# [Extrait du texte]
######

Enquête

Les urgences de l’art contemporain

Par Roxana Azimi · Le Journal des Arts

Le 18 juillet 2007 - 1470 mots

Ni rose ni gris, l’état des lieux de l’art contemporain en France trahit des handicaps d’ordre budgétaire et révèle la nécessité de mettre en place une vraie éducation artistique.

Une radiographie de l’art contemporain en France se révèle nécessairement contrastée, biaisée, selon que l’on regarde le verre à moitié vide ou à moitié plein. « Les mentalités ont évolué ; là où il y avait de fortes réticences, il y a maintenant des hésitations ; là où il y avait un désert, il y a de l’enthousiasme ou de l’indifférence et des petites poches de résistance », résume Thierry Raspail, directeur du Musée d’art contemporain de Lyon. La mutation se mesure à la fréquentation de certaines expositions, de 90 000 visiteurs pour « Cinq milliards d’années » (14 septembre 2006-14 janvier 2007) au Palais de Tokyo, à Paris, à 170 000 visiteurs lors de la dernière Biennale de Lyon (14 septembre-31 décembre 2005). Les musées d’art ancien et les monuments historiques se mettent même au parfum. « Si on a le doigt sur le pouls, on sent bien l’énergie », défend Marc-Olivier Wahler, directeur du Site de création contemporaine au Palais de Tokyo.

######

# [Enregistrements fournis]
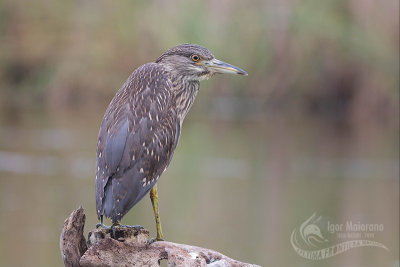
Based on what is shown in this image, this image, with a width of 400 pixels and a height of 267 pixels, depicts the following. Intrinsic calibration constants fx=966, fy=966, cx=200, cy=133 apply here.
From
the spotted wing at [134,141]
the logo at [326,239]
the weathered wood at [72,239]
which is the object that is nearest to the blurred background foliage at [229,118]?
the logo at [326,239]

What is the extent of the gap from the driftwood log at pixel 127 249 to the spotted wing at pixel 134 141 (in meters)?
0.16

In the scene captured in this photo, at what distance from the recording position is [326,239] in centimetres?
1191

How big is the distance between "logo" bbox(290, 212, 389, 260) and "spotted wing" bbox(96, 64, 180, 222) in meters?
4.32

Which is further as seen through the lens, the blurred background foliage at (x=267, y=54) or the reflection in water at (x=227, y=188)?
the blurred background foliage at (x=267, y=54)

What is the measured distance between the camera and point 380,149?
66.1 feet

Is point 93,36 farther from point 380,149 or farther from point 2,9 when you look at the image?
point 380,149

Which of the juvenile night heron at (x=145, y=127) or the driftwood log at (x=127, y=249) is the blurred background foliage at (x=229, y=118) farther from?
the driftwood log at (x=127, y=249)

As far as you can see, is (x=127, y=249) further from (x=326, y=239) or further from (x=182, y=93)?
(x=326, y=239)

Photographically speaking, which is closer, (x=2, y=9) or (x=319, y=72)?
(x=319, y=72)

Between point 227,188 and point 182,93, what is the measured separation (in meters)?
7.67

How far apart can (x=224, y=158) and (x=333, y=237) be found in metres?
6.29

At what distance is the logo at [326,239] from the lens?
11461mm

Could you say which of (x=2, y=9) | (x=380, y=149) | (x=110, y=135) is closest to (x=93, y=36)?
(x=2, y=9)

######

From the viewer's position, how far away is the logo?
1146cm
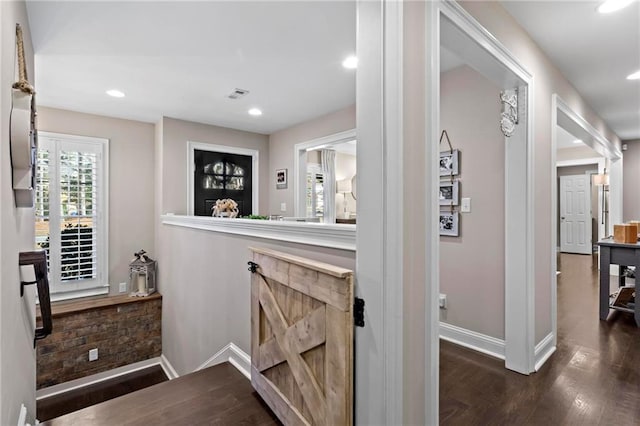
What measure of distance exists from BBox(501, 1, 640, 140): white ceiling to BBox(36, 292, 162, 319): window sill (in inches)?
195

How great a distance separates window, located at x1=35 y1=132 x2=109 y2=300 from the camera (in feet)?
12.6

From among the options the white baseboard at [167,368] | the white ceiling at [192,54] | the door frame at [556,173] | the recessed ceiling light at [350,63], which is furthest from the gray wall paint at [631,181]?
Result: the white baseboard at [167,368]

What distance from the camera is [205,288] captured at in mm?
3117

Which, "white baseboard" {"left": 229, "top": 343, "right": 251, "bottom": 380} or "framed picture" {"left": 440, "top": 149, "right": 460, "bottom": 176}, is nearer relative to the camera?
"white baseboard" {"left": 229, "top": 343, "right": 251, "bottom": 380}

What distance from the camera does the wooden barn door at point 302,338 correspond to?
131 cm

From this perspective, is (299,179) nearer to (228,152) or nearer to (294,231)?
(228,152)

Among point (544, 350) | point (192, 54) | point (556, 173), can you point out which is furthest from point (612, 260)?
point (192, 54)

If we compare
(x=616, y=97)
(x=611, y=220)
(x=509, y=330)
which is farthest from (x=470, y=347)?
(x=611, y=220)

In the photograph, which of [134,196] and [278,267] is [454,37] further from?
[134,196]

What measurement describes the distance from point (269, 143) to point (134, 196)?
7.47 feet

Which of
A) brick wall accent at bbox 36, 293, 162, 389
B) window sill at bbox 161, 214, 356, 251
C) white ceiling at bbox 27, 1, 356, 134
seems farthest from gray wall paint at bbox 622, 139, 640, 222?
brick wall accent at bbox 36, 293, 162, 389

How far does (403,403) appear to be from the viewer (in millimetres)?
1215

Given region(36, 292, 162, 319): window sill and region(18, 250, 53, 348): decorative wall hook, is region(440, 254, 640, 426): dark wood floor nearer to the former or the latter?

######

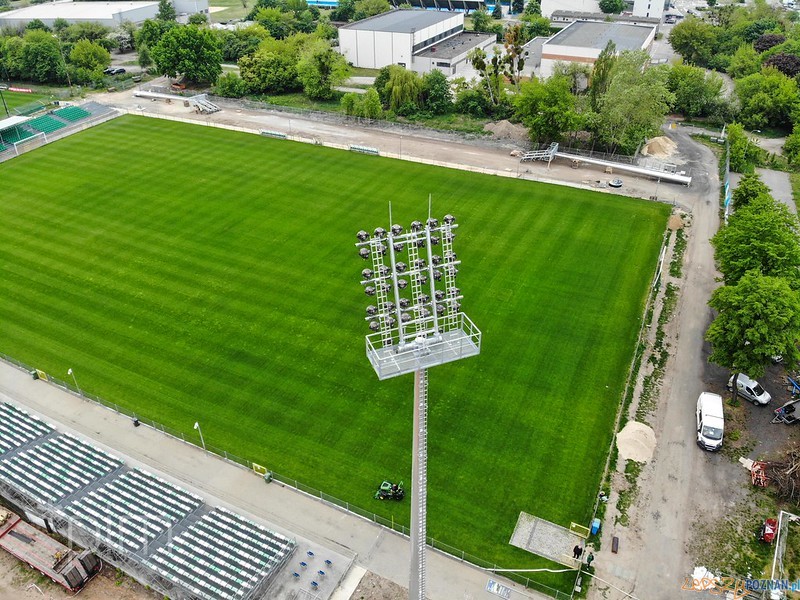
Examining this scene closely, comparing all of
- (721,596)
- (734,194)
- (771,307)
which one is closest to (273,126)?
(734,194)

######

# [Vos tâches]
1) Répondez à ces questions d'après l'article sur l'art contemporain :
(a) Qui dirige le Musée d'art contemporain de Lyon ?
(b) Combien de visiteurs la dernière Biennale de Lyon a-t-elle attirés ?
(c) Quel poste occupe Marc-Olivier Wahler ?
2) Transcrivez en tableau Markdown, avec les colonnes Numéro et Contenu, le passage des enregistrements qui s'ouvre sur la ligne contenant « Based on what » et se ferme sur celle contenant « the weathered wood at [72,239] ». Omettez les lignes vides.

# [Solutions par tâche]
1)
(a) Thierry Raspail.
(b) 170 000 visiteurs.
(c) Il est directeur du Site de création contemporaine au Palais de Tokyo.

2)
| Numéro | Contenu |
|---|---|
| 1 | Based on what is shown in this image, this image, with a width of 400 pixels and a height of 267 pixels, depicts the following. Intrinsic calibration constants fx=966, fy=966, cx=200, cy=133 apply here. |
| 2 | From |
| 3 | the spotted wing at [134,141] |
| 4 | the logo at [326,239] |
| 5 | the weathered wood at [72,239] |